Even if a Seller is willing to carry back financing, the Seller usually prefers to receive a note secured by the property he is selling (i.e., the replacement property) rather than receiving a note secured by a property with which he is totally unfamiliar. (i.e., the relinquished property).

 

SALE TO THIRD PARTY

 

The third alternative is for the QI to sell the buyer's note and to deliver the proceeds to the Seller as part of the consideration for the replacement property.

Example 5: In Example 1, the QI sells the buyer's note to an unrelated third party for $170. Adam Apple enters into a purchase agreement to buy Greenacre from Charlotte Chops for $600 cash.
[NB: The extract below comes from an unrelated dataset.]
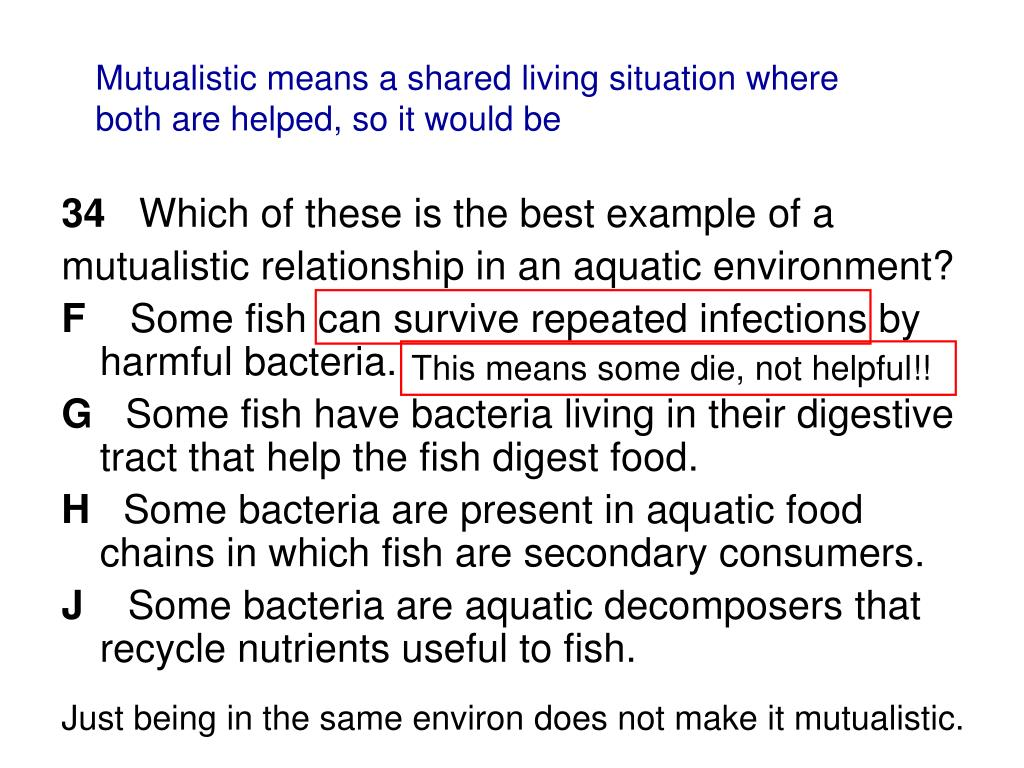 Mutualistic means a shared living situation where both are helped, so it would be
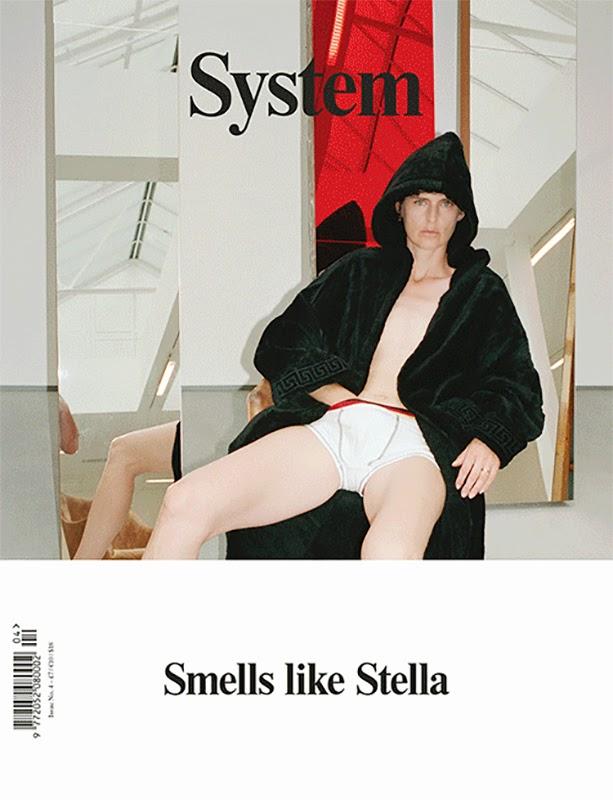Stella Tennant Juergen Teller System Magazine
At close of the second escrow, Adam Apple delivers $30 to the QI who delivers $600 to Charlotte Chops (i.e., the $570 which it is already holding plus the $30 received from Adam Apple). Concurrently, Charlotte Chops deeds Greenacre to Adam Apple.

 

In theory, a sale of the buyer's note by the QI has no adverse effect on the Exchangor. However, if the QI sells the buyer's note to a person or entity related to the Exchangor, the IRS may contend that party is acting as the agent of the Exchangor, who then should be treated as having received cash boot.

 

CONCLUSION

 

Execution by the Buyer of a seller carryback note presents practical complications and tax risks for the Exchangor. However, if the exchange is carefully structured, the practical problems can be overcome and the chances of adverse tax consequences can be minimized.